### [Text shown]
▼
Growing Globalization of Production Spells Trouble for Hollywood

Globe with a streaming play button on it
Illustration: Cheyne Gateley/VIP+

In this article

  • Netflix and Amazon account for the majority of streaming content orders while producing much of their content overseas
  • With more international orders and fewer titles being made overall, Hollywood production looks unlikely to rebound
  • The shift of content dollars to overseas markets could mean further shrinking of the U.S. entertainment industry

With another strike likely averted and Hollywood crews holding onto hope that work is finally about to bounce back, the ominous question hanging over the first half of 2024 persists: Is the post-peak TV valley just that — a valley in between peaks — or is it something more permanent? Will the business, can the business, ever return to peak levels?

It’s a question not easily answered, but if current trends are any indication, a shrinking of the U.S. entertainment industry — not unlike what befell the country’s auto and manufacturing industries — may well be imminent, as film and TV production goes increasingly global at the expense of stateside work. 

A much-reported study released by Ampere Analysis last week, for instance, found that Netflix and Amazon have “returned to dominance” in original title commissions among streamers, accounting for just over half of all SVOD content orders in Q1 as their rivals cut back on spending.

And far more than half of those titles will come from international territories, with non-U.S. TV shows and movies making up around 70% of both Netflix and Amazon’s original content commissions in Q1.
▲
### [Extracted material]
▼
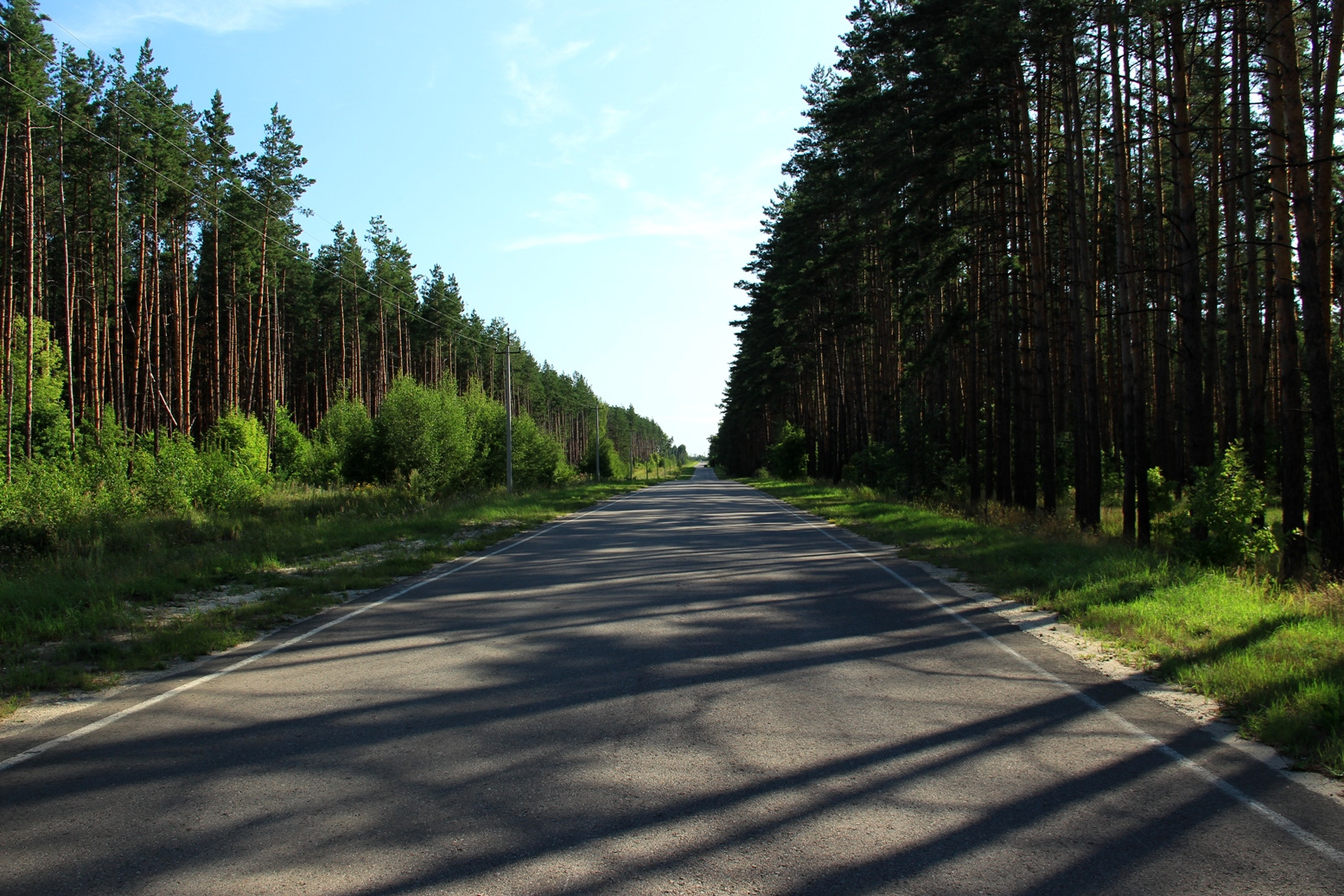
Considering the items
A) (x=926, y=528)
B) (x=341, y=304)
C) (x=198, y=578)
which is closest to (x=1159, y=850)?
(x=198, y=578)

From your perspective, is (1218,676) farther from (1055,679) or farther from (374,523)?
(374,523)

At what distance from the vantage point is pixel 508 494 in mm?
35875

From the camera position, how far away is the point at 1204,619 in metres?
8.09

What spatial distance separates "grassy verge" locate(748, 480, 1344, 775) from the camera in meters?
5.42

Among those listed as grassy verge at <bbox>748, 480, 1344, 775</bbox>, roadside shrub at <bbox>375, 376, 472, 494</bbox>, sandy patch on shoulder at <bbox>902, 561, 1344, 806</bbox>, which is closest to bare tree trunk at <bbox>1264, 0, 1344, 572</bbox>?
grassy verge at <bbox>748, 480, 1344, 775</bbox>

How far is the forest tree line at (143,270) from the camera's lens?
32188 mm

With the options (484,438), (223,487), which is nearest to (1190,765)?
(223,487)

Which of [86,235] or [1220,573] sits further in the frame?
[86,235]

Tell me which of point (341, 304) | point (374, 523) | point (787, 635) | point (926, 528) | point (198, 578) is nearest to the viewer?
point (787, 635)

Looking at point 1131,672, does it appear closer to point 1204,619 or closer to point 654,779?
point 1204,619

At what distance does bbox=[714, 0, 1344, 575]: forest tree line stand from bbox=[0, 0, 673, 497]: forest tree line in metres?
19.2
▲
Answer these questions using the Hollywood production article above.
1. To which two U.S. industries does the article compare a possible shrinking of the entertainment industry?
2. Which firm released the study on streaming content orders?
3. About what percentage of Netflix and Amazon's original content commissions in Q1 were non-U.S. TV shows and movies?

### [Solution for this task]
1. The auto and manufacturing industries.
2. Ampere Analysis.
3. Around 70%.